>> START SUPPLIED PASSAGE

Out there in blogworld one can find numerous websites specialising in Russian topics which have adopted the concept – as a given and undoubted fact – that Mikhail Khodorkovsky is a very bad person: variously a crook, a thief, a swindler, a cheat, a money-launderer, or worse. Similar views are expressed by Russian migrants to this country. However, if his accusers are directly challenged to substantiate their generalisations with details of actual crimes that were committed and specific laws that were broken, it is my experience that they are unable to do so, instead falling back on the notion that anyone who acquired significant wealth at the time of market liberalisation in the 1990s has to be condemned for opportunistic crypto-criminality.

Outside the bloggers’ arena, newspaper editorials also favour an oblique approach. The respectable daily paper I read uses a glib formula: “Mikhail Khodorkovsky is no saint. He could not have survived in the free-for-all exploitation and seizure of Russian state assets in the 1990s if he were.” This is an unfair generalisation with which to accuse an unfairly imprisoned businessman who is not in a position to defend himself.

A more rational approach to the subject is given in a new documentary, “Khodorkovsky”, directed by Cyril Tuschi, which premiered in February at the Berlinale film festival. In the film the viewer is told that the assets distributed by President Boris Yeltsin could have been sold to foreign buyers at their full value, but as there was then insufficient wealth in private hands the result would have been that all of Russia’s strategic assets would have ended up in the ownership of non-Russians. As a policy decision in the interest of the Russian people as a whole, therefore, the sale of the assets had to be to Russian entrepreneurs at less than full value.

In 2003, shortly before his arrest, Khodorkovsky was interviewed by Jonathan Ellis for the Independent. His remarks ought to be considered with due care and attention by those who even now blithely accuse him of theft or misrepresentation.

“People don’t understand the political situation at the time. In 1992, Yeltsin formed holdings of partly privatised oil companies in which the state had the majority of shares. But … those holdings were performing extremely badly. Oil production had dropped to an historic low – and this was the commodity that produced between 30 and 40 per cent of GDP. To make matters worse, the oil companies had paid no taxes for three years.

“Yeltsin was in trouble. He had to repay international loans but he had no money – either from the sale of oil or from taxes. And he couldn’t replace the directors of the companies because they had enormous power in the regions. They were constantly telling their employees that it was all Moscow’s fault. If Yeltsin replaced those directors, he would have made martyrs of them, and this may have tipped the balance back in favour of Communism.

>> END SUPPLIED PASSAGE

▶ [TASK PROMPT]:
Extend the commentary on Mikhail Khodorkovsky, picking up right after its final sentence. The material that comes next has no connection to the commentary on Mikhail Khodorkovsky.

>> START STORED ROWS

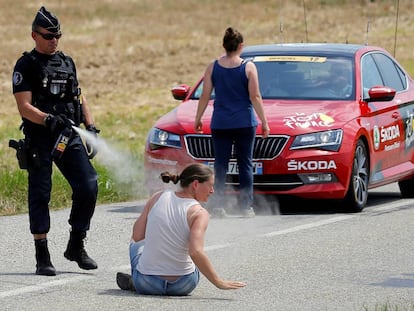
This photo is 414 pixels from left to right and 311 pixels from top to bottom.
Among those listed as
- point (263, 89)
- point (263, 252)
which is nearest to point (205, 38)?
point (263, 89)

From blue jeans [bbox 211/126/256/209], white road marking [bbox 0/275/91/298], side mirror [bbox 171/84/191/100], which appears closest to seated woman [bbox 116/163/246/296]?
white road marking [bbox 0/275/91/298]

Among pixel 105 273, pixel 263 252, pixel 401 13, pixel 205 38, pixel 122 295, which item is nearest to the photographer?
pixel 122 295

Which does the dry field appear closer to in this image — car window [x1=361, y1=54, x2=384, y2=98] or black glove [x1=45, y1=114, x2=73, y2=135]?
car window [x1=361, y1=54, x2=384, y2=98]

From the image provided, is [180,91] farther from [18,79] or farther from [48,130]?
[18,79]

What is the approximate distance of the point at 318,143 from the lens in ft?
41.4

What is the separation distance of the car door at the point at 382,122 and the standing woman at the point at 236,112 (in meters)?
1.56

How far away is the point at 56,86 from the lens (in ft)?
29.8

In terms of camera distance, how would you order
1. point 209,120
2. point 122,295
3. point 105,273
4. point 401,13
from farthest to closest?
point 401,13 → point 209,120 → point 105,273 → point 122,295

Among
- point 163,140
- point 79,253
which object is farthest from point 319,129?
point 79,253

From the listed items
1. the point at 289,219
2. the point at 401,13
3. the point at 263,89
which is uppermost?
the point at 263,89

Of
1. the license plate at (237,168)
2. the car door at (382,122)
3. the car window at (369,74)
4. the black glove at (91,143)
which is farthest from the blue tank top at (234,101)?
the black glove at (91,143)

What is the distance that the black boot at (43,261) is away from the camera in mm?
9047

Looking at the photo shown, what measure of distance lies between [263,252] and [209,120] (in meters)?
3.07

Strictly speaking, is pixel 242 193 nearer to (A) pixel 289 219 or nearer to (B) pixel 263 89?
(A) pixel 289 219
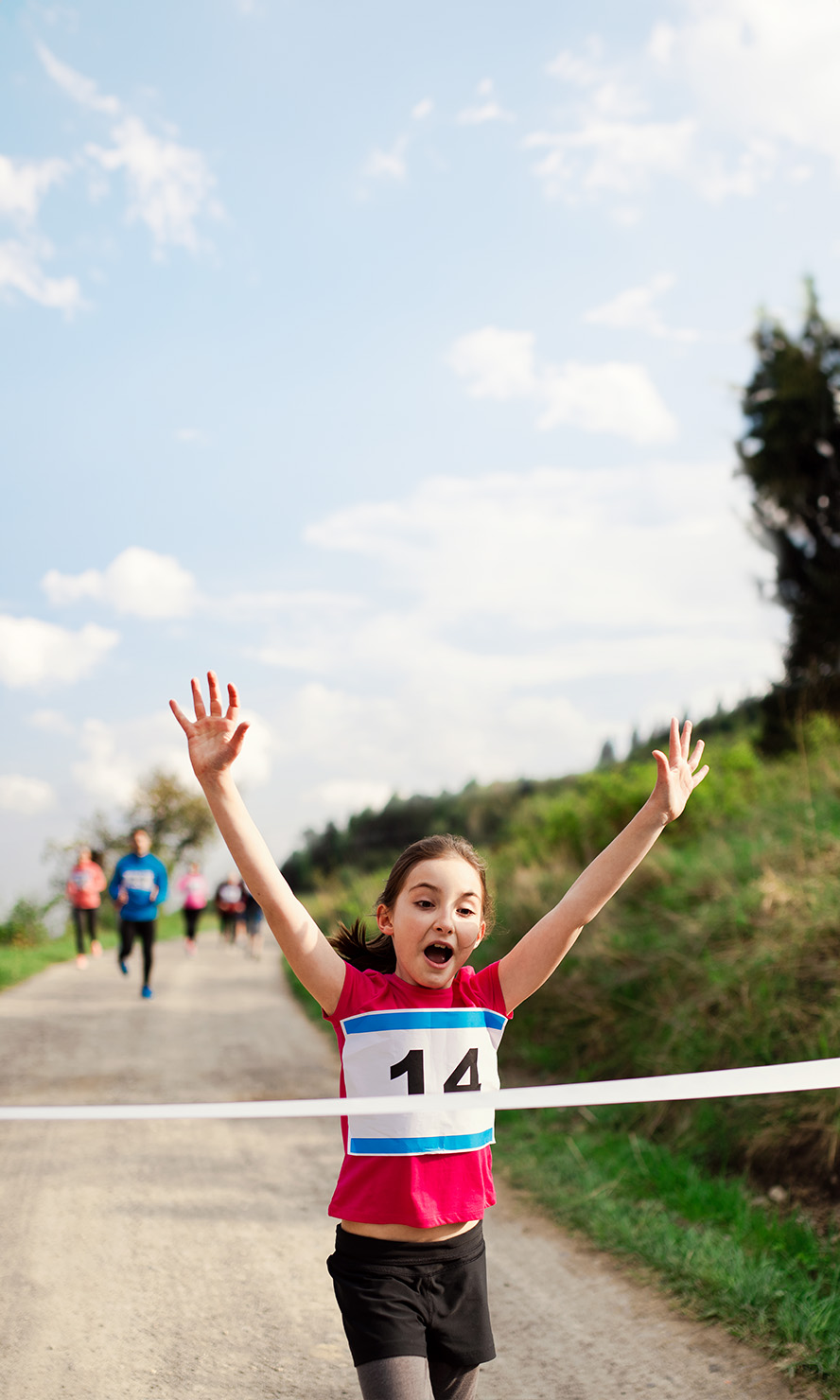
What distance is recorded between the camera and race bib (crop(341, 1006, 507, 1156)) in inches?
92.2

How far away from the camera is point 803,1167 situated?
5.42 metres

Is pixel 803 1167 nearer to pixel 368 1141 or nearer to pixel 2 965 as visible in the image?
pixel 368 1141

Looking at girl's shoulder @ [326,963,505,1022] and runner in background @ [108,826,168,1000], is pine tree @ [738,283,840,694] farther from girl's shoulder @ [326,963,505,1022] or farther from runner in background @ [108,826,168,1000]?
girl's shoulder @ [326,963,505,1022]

>> END STORED ROWS
>> START STORED ROWS

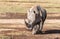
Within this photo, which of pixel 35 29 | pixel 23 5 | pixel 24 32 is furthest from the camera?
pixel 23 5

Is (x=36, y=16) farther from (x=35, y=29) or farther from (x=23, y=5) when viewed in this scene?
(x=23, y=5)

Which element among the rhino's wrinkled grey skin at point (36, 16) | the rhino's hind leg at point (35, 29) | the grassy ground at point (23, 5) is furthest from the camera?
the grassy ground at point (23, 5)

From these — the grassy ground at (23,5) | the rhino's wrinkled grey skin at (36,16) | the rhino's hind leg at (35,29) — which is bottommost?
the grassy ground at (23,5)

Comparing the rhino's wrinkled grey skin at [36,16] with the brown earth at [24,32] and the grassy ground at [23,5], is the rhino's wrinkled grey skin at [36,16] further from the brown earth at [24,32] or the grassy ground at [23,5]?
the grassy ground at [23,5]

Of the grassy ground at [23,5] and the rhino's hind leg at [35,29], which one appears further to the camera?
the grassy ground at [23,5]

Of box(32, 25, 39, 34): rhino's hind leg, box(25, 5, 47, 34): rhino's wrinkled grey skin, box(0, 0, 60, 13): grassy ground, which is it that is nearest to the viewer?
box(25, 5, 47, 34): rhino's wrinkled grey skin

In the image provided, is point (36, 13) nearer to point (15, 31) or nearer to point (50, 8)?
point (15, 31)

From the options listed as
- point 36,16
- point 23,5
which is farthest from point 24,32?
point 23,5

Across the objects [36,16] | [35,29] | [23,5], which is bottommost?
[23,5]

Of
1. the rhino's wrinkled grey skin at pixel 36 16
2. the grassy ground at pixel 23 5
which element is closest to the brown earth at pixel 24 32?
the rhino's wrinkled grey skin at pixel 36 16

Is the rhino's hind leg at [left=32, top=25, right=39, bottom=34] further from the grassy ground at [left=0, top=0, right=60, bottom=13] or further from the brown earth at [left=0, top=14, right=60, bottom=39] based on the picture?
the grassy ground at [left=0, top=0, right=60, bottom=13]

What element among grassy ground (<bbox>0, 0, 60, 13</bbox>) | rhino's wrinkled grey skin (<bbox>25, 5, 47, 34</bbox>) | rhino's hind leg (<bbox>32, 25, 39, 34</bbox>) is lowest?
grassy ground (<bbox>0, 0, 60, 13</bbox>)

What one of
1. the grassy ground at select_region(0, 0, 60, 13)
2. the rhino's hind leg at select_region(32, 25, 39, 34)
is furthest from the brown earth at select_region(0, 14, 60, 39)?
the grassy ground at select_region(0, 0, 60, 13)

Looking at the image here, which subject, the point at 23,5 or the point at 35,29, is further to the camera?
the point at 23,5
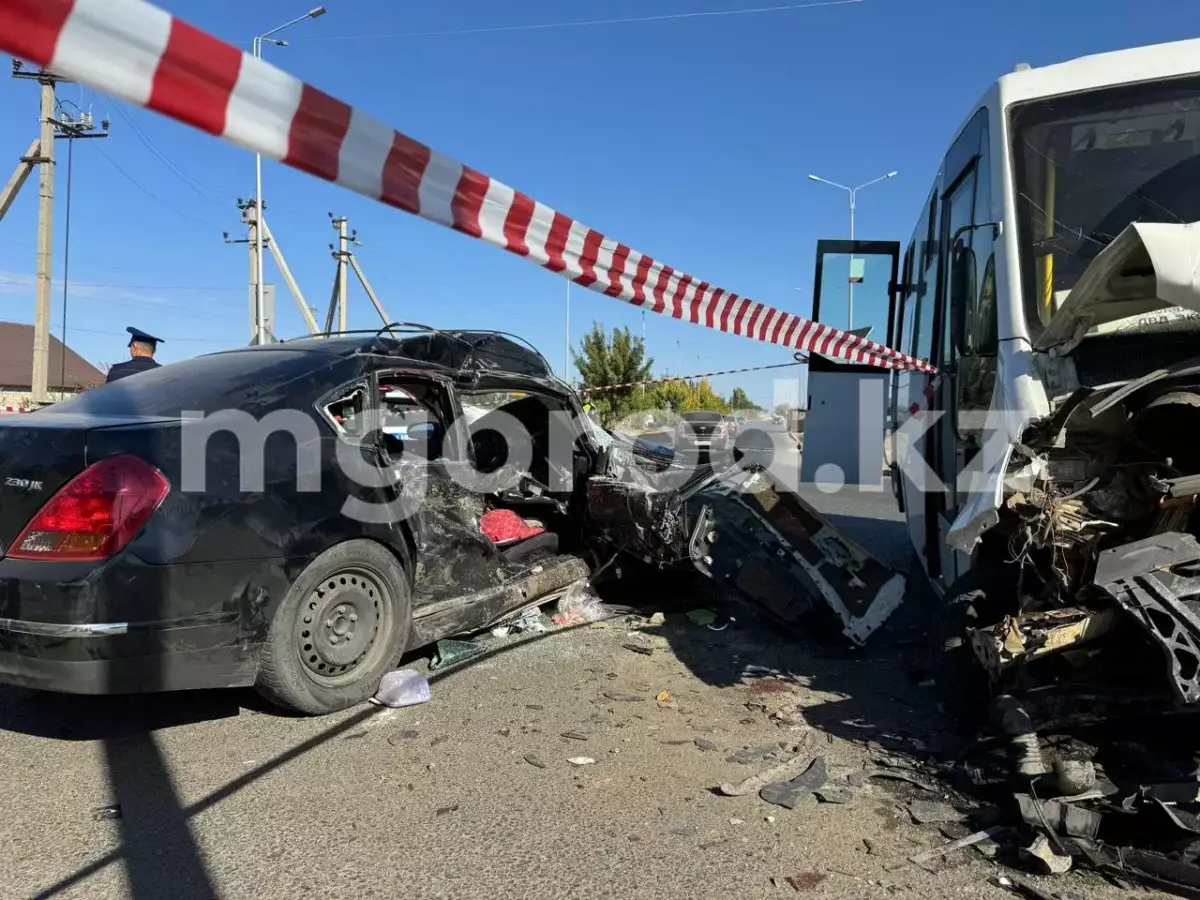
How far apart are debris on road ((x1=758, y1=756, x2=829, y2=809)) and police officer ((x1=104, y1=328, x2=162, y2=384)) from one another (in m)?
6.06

>> END STORED ROWS
>> START STORED ROWS

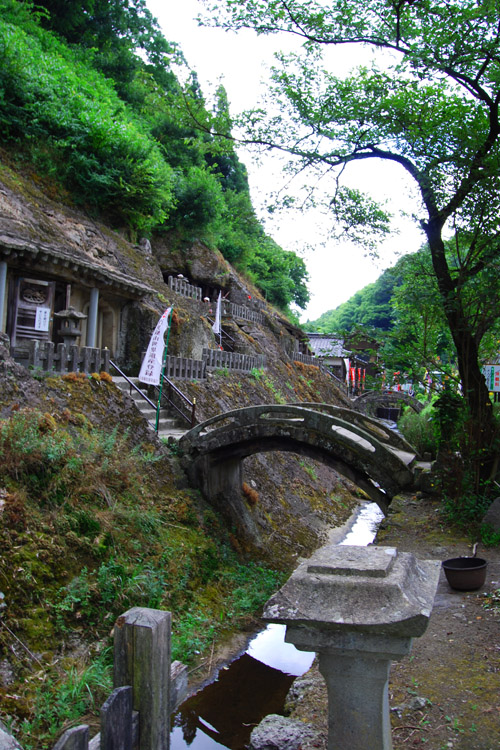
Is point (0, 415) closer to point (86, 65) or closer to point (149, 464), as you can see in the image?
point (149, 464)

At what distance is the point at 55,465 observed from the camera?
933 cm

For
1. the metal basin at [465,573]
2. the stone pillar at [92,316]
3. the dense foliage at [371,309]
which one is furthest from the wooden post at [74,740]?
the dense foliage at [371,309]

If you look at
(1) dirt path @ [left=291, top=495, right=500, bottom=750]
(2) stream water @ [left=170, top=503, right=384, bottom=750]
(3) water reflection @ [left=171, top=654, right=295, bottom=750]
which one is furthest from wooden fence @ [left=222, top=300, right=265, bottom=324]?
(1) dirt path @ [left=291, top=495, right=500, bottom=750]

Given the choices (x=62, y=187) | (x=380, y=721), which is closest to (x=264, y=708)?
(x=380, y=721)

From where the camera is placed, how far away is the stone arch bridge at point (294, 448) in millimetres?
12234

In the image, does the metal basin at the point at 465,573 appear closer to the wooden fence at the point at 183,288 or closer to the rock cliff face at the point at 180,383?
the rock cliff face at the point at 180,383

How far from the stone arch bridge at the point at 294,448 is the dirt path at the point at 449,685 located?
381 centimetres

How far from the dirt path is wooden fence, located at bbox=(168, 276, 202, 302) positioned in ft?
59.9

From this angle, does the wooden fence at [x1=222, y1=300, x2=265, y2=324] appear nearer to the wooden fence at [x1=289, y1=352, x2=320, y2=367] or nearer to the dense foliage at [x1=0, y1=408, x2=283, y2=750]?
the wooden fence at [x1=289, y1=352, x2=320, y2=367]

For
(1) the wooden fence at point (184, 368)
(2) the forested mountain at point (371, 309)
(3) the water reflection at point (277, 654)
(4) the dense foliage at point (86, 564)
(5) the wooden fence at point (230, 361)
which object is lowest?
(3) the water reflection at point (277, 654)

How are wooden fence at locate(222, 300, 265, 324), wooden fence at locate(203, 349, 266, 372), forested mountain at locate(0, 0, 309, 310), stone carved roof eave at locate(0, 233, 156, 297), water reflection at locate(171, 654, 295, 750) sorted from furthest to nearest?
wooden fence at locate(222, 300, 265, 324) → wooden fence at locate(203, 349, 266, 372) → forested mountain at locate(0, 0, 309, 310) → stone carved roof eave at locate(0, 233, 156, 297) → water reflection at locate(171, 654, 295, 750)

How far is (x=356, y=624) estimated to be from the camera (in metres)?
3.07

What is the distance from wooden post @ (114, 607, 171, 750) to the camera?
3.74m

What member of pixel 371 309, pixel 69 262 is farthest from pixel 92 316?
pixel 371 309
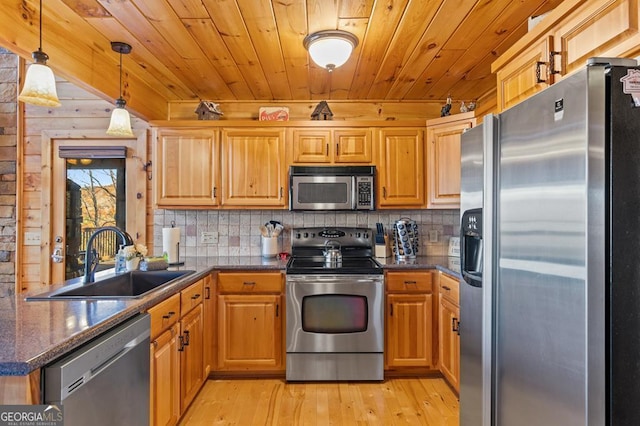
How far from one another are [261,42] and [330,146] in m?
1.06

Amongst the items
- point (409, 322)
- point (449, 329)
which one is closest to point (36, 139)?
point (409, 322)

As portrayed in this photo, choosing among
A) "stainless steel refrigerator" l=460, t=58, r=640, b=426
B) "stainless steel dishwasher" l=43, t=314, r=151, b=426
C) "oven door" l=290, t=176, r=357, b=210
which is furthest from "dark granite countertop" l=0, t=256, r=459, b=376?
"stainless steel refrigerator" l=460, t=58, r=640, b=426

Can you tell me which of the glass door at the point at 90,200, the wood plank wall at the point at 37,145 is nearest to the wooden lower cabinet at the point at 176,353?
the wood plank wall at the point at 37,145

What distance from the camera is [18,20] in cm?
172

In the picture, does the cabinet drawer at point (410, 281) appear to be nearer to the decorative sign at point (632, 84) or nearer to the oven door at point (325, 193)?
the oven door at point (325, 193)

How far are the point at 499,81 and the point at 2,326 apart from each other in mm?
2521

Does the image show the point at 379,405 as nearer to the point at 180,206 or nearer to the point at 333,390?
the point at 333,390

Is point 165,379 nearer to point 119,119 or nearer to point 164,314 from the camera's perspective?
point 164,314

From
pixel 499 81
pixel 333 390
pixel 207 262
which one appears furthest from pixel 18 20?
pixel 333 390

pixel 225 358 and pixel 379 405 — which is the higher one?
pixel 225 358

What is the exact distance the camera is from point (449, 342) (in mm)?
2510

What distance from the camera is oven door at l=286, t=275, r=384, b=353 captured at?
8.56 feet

>> END STORED ROWS

▶ [OUTPUT BELOW]:
“And so Yeltsin called in business people with a proven track record – by that time, I was one of those – and asked us whether we would like to take control of the oil companies. I remember saying ‘Yes please.’ But there were conditions attached. We first had to convince the current directors to sell us their shares and get them to come to Moscow and resign publicly to Yeltsin. It was the only way he could save face. Menatep agreed a share price with the directors for their shares in Yukos and they duly resigned.

“Subsequently, the shares owned by the government were put up for auction, and we obtained those shares in Yukos for $308m. But there was a big catch involved: we also had to agree to pay all taxes in full from the word go, plus all the back taxes. For Yukos, these amounted to $3.2bn.” Subsequently and in due course Yukos paid all of the back taxes.

If one accepts that there was, after all, no impropriety in the manner in which Khodorkovsky acquired his interest in Yukos at an undervaluation there are several questions which need to be examined. What was the real motivation behind both the first and then the recently-concluded second legal action against Khodorkovsky? An answer may be found in Cyril Tuschi’s documentary. There was an attempt to suppress the film by a theft from the director’s studio just a few days before the 14th February premiere, which was frustrated only because a copy of the film was already in the hands of the festival’s organisers.

In my opinion – having attended the film’s Berlin premiere – there is one very clear, even probable, motive for the theft of the film. It may be deduced from a clip of Igor Yurgens, referred to in the film as being an adviser to President Medvedev, talking to camera and describing the famous meeting which occurred in February 2003 at which Mikhail Khodorkovsky accused Vladimir Putin to his face of personal corruption and involvement in a theft of state assets. Yurgens criticises Khodorkovsky’s arrogant manner in addressing the then President in a television broadcast, but in an extraordinarily frank conclusion adds: “But it [the corruption allegation] was all true!” An astonishing, but of course absolutely believable, statement from a highly-placed official who was in a position to know.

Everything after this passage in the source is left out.